Quality-of-life findings reinforced that trade-off. Patients treated with GV or RV reported faster and greater improvements in quality of life than those receiving chemoimmunotherapy, while clinically meaningful improvements in the GIV arm were delayed until around month 15, likely reflecting a higher treatment-related symptom burden, investigators said.
The long-term safety analysis also raised concerns about second cancers. Investigators reported a higher adjusted incidence of second primary malignancies in the triplet arm compared with venetoclax doublets, although Richter’s transformation occurred least frequently with GIV.
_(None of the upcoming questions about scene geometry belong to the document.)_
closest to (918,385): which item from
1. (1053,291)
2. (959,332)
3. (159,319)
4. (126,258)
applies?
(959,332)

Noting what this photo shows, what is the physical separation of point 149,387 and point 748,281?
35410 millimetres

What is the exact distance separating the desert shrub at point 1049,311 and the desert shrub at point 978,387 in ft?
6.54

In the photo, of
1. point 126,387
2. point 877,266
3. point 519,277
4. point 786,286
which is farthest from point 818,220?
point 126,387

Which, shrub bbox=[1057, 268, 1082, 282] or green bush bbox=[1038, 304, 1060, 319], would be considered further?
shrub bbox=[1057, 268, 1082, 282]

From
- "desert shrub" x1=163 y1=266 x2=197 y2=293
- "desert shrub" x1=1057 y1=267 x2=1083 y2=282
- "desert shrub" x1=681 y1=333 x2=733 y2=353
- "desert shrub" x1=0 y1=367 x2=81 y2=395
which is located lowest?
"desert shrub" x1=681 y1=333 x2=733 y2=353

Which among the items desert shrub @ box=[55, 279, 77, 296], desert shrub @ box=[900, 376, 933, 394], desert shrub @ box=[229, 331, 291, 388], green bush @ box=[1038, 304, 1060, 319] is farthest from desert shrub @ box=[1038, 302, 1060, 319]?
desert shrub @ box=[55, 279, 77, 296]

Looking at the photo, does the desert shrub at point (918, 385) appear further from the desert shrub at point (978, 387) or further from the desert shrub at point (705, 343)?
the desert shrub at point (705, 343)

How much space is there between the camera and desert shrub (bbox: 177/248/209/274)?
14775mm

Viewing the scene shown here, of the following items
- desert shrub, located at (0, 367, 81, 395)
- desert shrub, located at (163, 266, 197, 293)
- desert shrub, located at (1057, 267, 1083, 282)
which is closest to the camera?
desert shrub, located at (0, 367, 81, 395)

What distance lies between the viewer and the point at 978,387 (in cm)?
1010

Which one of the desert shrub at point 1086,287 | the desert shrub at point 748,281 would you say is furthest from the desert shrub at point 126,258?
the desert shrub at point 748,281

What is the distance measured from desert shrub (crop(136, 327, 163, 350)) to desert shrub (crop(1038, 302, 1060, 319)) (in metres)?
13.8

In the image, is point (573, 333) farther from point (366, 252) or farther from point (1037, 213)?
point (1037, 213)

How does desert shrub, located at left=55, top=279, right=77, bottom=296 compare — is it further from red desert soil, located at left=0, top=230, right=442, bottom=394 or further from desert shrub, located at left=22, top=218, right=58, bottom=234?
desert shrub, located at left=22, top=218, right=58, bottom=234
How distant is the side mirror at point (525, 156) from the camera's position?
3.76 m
They cautioned that “a more complex immunosuppression may come with a higher risk of second cancers” and said the trend warranted close monitoring.
The study also reinforced the prognostic value of measurable residual disease testing, with undetectable MRD at month 15 associated with longer progression-free survival across treatment groups. Detectable MRD at nine months predicted poorer outcomes in most treatment arms, supporting further evaluation of early MRD-guided treatment strategies, they added.
Another clinically important finding was that venetoclax-based retreatment remained effective after relapse, helping address concerns that fixed-duration therapy might exhaust future treatment options.
Two-year treatment-free survival rates after relapse reached:
- 90.5% with venetoclax-based retreatment
- 88.5% with combined BTK inhibitor plus venetoclax therapy
- 77.9% with BTK inhibitor therapy alone.
Importantly, investigators said first-line treatment choice did not appear to compromise the effectiveness of later therapies.
Despite large differences in progression-free survival, overall survival did not significantly differ between treatment arms, with five-year overall survival rates exceeding 90% across all groups.
“This is a common observation in contemporary CLL trials, largely attributable to the availability of effective subsequent therapies, including crossover to targeted agents for patients progressing on CIT,” they wrote. “Interestingly, the first-line treatment that the patients received … did not seem to impact the efficacy of second-line treatments.”
The investigators cautioned that the findings may not fully apply to patients with TP53-aberrant disease, who were excluded from the study, or to older and frailer patients managed outside specialist centres.